(抽出した本文):
—————

失敗したらゲームデザインをやめる――ピーター・モリニュー氏が相応の覚悟を持って臨む「Fable2」X06

「X06」2日目には、体験試遊会のほか、いくつかのタイトルに関するプレゼンテーションが行われた。ここでは「Fable2」のゲームデザイナー、ピーター・モリニュー氏によるプレゼンテーションの模様をお伝えする。

» 2006年09月29日 15時32分 公開
[遠藤学,ITmedia]
photo

 スペイン・バルセロナにて開催中のXbox 360イベント「X06」。その2日目には、先に紹介している体験試遊会のほか、いくつかのタイトルに関するプレゼンテーションが行われた。その中のひとつとして、現在、Xbox 360向けに開発が進められている「Fable2」のゲームデザイナーであるピーター・モリニュー氏に話をうかがう機会を得たので、その模様をお伝えしていこう。

 ほとんど情報が公開されていない「Fable2」だけに、モリニュー氏が語ってくれたのは、どのようなビジョンを持って「Fable2」を開発しているかということ。「(『Fable2』には)3つの重要な要素がある」として、3つの要素――「世界観」、「キャラクター」、「戦闘」という3つのトピックを交えながら、ゲームの紹介を行ってくれた。

—————

(抜粋した項目):
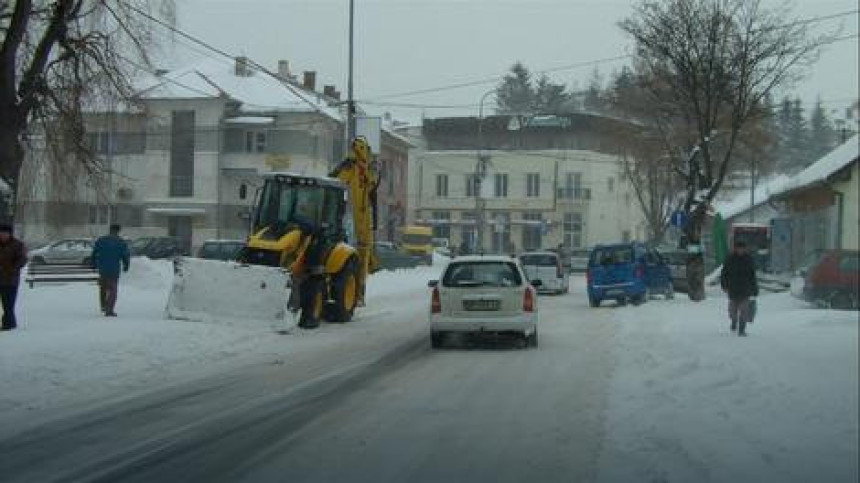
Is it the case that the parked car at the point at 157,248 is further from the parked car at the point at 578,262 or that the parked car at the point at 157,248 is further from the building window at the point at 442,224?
the building window at the point at 442,224

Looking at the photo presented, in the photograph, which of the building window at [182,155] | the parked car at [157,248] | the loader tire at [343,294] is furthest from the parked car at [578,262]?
the loader tire at [343,294]

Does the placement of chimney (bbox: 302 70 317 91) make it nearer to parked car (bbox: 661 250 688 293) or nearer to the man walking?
parked car (bbox: 661 250 688 293)

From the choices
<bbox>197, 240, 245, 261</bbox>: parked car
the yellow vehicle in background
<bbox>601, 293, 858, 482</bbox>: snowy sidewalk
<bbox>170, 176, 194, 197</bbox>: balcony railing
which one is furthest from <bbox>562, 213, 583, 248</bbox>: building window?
<bbox>601, 293, 858, 482</bbox>: snowy sidewalk

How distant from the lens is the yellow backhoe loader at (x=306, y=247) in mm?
19562

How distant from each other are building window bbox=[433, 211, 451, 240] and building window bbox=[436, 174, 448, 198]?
1.66 meters

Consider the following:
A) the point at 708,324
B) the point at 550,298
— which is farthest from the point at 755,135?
the point at 550,298

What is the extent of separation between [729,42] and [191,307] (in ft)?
48.6

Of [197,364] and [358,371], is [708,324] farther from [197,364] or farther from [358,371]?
[197,364]

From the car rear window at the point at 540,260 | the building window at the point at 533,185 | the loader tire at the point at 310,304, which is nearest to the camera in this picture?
the loader tire at the point at 310,304

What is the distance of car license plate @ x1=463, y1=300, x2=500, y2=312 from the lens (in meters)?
17.8

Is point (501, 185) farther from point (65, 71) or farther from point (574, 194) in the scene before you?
point (65, 71)

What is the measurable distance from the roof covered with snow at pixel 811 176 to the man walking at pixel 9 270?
11.5m

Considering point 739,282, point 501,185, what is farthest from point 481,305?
point 501,185

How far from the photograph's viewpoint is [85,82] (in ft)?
76.0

—————

(練習問題 1):
「Fable2」の記事をもとに、次の問いに答えてください。
(a) 「X06」はどこで開催されていますか。
(b) この記事が公開された日時はいつですか。
(c) モリニュー氏が挙げた3つの要素は何ですか。
(練習問題 2):
「Fable2」の記事の本文を、最後の文の続きから書き進めてください。
ここに並ぶ項目は、本文の内容とは関係がありません。

(正解 1):
(a) スペインのバルセロナ
(b) 2006年09月29日 15時32分
(c) 「世界観」、「キャラクター」、「戦闘」

(正解 2):
photo 実際に動くものはまだないのか、コンセプトアートなどを見ながらのプレゼンテーションとなった

 前作「Fable」は、操作するキャラクターを、プレーヤーの裁量ひとつで善人にも悪人にもすることができたが、これは本作でもそのまま踏襲している。異なる点としては、メインキャラクターに男女どちらも選べるようになったことと、「結婚できるようになった」(モリニュー氏)ことが挙げられた。

 前作でも異性と付き合うことはできたため、正直に言えばそれほどの驚きはなかった。だが、続けて発せられたモリニュー氏の言葉に、記者は愕然としてしまう。「結婚すれば、子どもを作ることができる。ここでは避妊をするかどうかを選ぶことも可能だ。ヒーローであったとしても、女性キャラクターであれば妊娠することができるからだ」

 結婚ができるのならば、子どもができたとしても確かにおかしくはない。だがそれを実践してくるとは……これはまさに“人生シミュレーター”とも言える「Fable」シリーズならではだろう。ちなみに、生まれた子どもは当然のことながら、プレーヤーキャラクターの人格を受け継ぐという。例えばプレーヤーキャラクターが悪人ならば、入れ墨を入れたり、学校での素行も悪くなるとのこと。

 また、家族は自発的に行動をしないため、食べものなどはプレーヤーが提供することになるだが、これは決して義務ではない。例えばプレーヤーが食べものを持っており、子どもがお腹を空かせていた場合、残忍な自分になりたければ、子どもの前でアップルパイを食べてしまうことも可能だという。モリニュー氏は「非常に残酷でひどいことだが、どんな自分にでもなれる。それがロールプレイというもの。これが革新的な部分のひとつとなる」と語った。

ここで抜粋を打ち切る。